● Consigne a: Transformez s'il vous plaît en liste JSON de chaînes, à raison d'une chaîne par ligne et sans les lignes vides, les lignes des enregistrements qui vont de celle contenant « 176, 497, 259)? » jusqu'à la fin des enregistrements, les deux bornes comprises.

Le risque de guerre civile est évoqué depuis plusieurs années. Le premier qui l’a mentionné est l’ancien patron de la Direction Générale de la Sécurité Intérieure à l’Assemblée nationale. Les propos de Gérard Collomb à l’occasion de son départ de Beauvau n’ont pas été moins clairs. C’est en effet, hélas, une hypothèse qu’il ne faut pas sous-estimer. Les tensions qui existent au sein de notre société doivent être apaisées par l’autorité de l’État. Les zones dans lesquelles les lois de la République ne sont plus appliquées doivent être ramenées dans la norme pour éviter que les millions de personnes qui subissent des pressions insupportables ne vivent dans la peur et ne finissent par considérer qu’il leur appartient de régler la question eux-mêmes. C’est le plus grand danger. Or, plus l’État tergiverse, plus ce risque augmente avec un corollaire : le niveau de violence sera important et incontrôlé car les organisations criminelles qui tiennent certains quartiers disposent d’une quantité d’armes très conséquente. Il faut aussi que l’État intervienne plus directement lorsque des propos et des comportements publics mettent en cause tout ce qui représente la Nation, ses symboles et ses représentants, et encouragent à la haine et à la violence. Et à mon sens pas sur le plan judiciaire, mais sur le plan administratif.

● Consigne b: Poursuivez l'extrait sur le risque de guerre civile à partir de l'endroit où il s'arrête.

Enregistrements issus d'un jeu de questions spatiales
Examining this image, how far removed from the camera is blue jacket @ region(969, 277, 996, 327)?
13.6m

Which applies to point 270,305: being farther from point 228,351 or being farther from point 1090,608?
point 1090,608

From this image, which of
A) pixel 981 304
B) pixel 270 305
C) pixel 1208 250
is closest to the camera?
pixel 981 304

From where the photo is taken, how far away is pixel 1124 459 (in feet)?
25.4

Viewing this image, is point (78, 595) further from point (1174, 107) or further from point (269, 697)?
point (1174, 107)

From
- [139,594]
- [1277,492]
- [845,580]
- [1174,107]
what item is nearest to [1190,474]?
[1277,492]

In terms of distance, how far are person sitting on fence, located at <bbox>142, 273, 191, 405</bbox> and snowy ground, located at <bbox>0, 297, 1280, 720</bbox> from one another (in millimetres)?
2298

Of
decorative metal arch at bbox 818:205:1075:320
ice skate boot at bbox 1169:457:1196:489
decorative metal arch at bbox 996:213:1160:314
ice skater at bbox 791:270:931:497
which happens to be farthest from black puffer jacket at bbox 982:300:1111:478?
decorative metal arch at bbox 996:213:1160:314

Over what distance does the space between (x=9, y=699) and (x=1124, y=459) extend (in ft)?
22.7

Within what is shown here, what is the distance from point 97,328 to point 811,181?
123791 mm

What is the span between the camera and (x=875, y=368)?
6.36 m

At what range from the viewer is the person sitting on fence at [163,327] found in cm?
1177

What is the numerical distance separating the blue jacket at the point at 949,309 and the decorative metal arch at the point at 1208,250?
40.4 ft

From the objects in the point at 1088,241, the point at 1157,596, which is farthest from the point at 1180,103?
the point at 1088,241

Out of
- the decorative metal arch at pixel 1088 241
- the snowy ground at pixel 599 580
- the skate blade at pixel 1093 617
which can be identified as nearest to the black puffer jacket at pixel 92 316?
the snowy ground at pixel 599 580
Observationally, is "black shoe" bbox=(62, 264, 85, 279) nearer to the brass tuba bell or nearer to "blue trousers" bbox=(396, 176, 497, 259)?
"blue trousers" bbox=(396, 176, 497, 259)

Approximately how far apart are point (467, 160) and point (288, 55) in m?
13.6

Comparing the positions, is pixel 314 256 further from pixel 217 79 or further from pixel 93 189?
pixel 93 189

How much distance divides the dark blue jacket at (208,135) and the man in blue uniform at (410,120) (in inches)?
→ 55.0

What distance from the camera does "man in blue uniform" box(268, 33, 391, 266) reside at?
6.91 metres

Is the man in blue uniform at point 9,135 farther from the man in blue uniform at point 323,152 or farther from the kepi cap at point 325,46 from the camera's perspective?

● Réponse attendue a:
[
  "Observationally, is \"black shoe\" bbox=(62, 264, 85, 279) nearer to the brass tuba bell or nearer to \"blue trousers\" bbox=(396, 176, 497, 259)?",
  "\"blue trousers\" bbox=(396, 176, 497, 259)",
  "Approximately how far apart are point (467, 160) and point (288, 55) in m?",
  "13.6",
  "Comparing the positions, is pixel 314 256 further from pixel 217 79 or further from pixel 93 189?",
  "pixel 93 189",
  "How much distance divides the dark blue jacket at (208,135) and the man in blue uniform at (410,120) (in inches)?",
  "→ 55.0",
  "What distance from the camera does \"man in blue uniform\" box(268, 33, 391, 266) reside at?",
  "6.91 metres",
  "Is the man in blue uniform at point 9,135 farther from the man in blue uniform at point 323,152 or farther from the kepi cap at point 325,46 from the camera's perspective?"
]

● Réponse attendue b:
La mort d’Al-Baghdadi ne change rien à la détermination des membres de cette organisation terroriste. L’idéologie demeure et les objectifs destructeurs seront toujours les mêmes avec les nouveaux chefs de Daesch. Il y aura malheureusement d’autres attentats sur notre territoire car ils sont le fait d’individus partageant cette idéologie de près ou de loin, et dont le parcours souvent chaotique les mène à cette forme de suicide en martyr. La qualité du travail réalisé apr les forces de la sécurité et les services de renseignement permet de limiter les risques sans les faire disparaître totalement. Cela pose en particulier la stratégie à adopter avec les fichés S et les plus de 21 000 inscrits au fichier des signalements pour la prévention de la radicalisation à caractère terroriste (FSPRT).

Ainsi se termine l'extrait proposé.